I returned to the oldest part of Brannenburg, which is above the business section and has 3 small hotels that charge about $40 a night including a continental breakfast. It is also a farming community and neat as a pin. Folks said hello to me, a complete stranger, on the street. The older buildings are often large, made of native conglomerate stone, and have balconies with red flowers cascading generously over the railings. The old town also had an immaculate church from which the congregation could be heard singing. After the services, I poked my head into the church to see its ornate interior.

Further up the hill, I could hear the clinking of glass vessels and through the trees I could see an old ornate building of four or five stories. I stopped in the Schlosswirt, which is one of Brannenburg's hotels, and its schweinbraten mit semmelknödel is an excellent stick-to-the-ribs meal for a very hungry person not on a diet. A group of older men sat around a large round table drinking from large glasses of beer and amusing each other with comments stimulating their hilarity. Trophies of the hunt hung on the walls, being the skulls of small bucks, minus the lower jaw, mounted on wooden plaques, and in contrast to the Pennsylvanian style that exhibits the stuffed head of the buck as though in life. The clinking from the hill continued.

After lunch, I followed the sound to find laborers preparing the annual Schlossfest, held on the first Sunday in August. The big building was an old baronial residence, which the locals call a castle, and I found on one corner an ancient stone tower with slits in the wall for shooting arrows. I am enamored of any town with a castle. Schloss means castle, among other things. I can get my tongue around schl all right enough but coming back to ss results in something more like schlosh, especially after a beer or two, and a sloshfest it was, kegs of brew from Munich being sold by the liter. The men dressed in lederhosen and green felt hats and sold beer. Women in long, full dresses and aprons sold kuchen and coffee. Young musicians in traditional dress beat through the old tunes and several hundred of us mounted an orderly attack on the Munchener brauhausen.

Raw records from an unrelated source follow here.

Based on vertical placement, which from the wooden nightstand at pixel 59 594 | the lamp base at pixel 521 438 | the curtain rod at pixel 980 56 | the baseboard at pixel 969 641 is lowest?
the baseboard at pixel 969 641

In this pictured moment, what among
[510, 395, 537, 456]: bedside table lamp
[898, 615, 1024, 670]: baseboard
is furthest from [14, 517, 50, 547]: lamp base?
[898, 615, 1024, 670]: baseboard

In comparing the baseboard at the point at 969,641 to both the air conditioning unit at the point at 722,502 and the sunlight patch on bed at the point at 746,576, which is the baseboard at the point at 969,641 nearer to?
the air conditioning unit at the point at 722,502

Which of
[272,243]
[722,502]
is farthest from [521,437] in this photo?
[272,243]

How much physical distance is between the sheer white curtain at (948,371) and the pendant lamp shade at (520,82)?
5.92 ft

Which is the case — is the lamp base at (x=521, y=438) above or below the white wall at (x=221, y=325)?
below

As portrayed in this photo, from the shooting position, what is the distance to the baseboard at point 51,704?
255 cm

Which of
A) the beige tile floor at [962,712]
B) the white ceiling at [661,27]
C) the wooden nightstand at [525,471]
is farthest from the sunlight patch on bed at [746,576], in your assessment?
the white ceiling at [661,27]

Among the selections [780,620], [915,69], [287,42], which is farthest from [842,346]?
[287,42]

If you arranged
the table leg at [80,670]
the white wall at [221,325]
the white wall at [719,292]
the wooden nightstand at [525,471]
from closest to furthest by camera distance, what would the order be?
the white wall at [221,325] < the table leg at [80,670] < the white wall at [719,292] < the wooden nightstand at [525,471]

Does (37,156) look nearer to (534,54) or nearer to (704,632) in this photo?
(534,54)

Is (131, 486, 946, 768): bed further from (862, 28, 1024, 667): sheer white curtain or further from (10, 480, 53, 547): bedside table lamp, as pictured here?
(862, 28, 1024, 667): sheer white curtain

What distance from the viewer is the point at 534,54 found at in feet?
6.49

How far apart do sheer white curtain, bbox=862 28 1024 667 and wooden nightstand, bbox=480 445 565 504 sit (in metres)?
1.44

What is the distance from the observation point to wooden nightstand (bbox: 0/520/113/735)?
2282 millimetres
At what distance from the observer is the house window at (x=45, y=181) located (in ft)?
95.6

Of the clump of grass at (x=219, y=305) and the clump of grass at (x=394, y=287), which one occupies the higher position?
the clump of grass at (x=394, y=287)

I befriended the gate keepers, a merry pair whose duty it was to try to extort two marks for an official Schlossfest ribbon to each pedestrian on the path. I met a computer person who was into network software and a philosopher who asked me if I was certain I existed. I replied with certainty but got nothing further from him nor could I find within the computer person any knowledge of Immanuel Kant. I suppose I expected too much. However, we did drink unanimously.

I returned to Munich the next day, missed the first plane, finally made the connection, leaving much beer untasted, and let Lufthansa take me home. Apart from airfare, I spent about $75 a day, eating well, drinking triumphantly, visiting a museum a day, and left with a sense of regret, flying over northern Scotland, the glaciers of Greenland plunging into lakes, the Rockies at sunset, and arriving in San Francisco to learn that my company had downsized and that I was out of a job.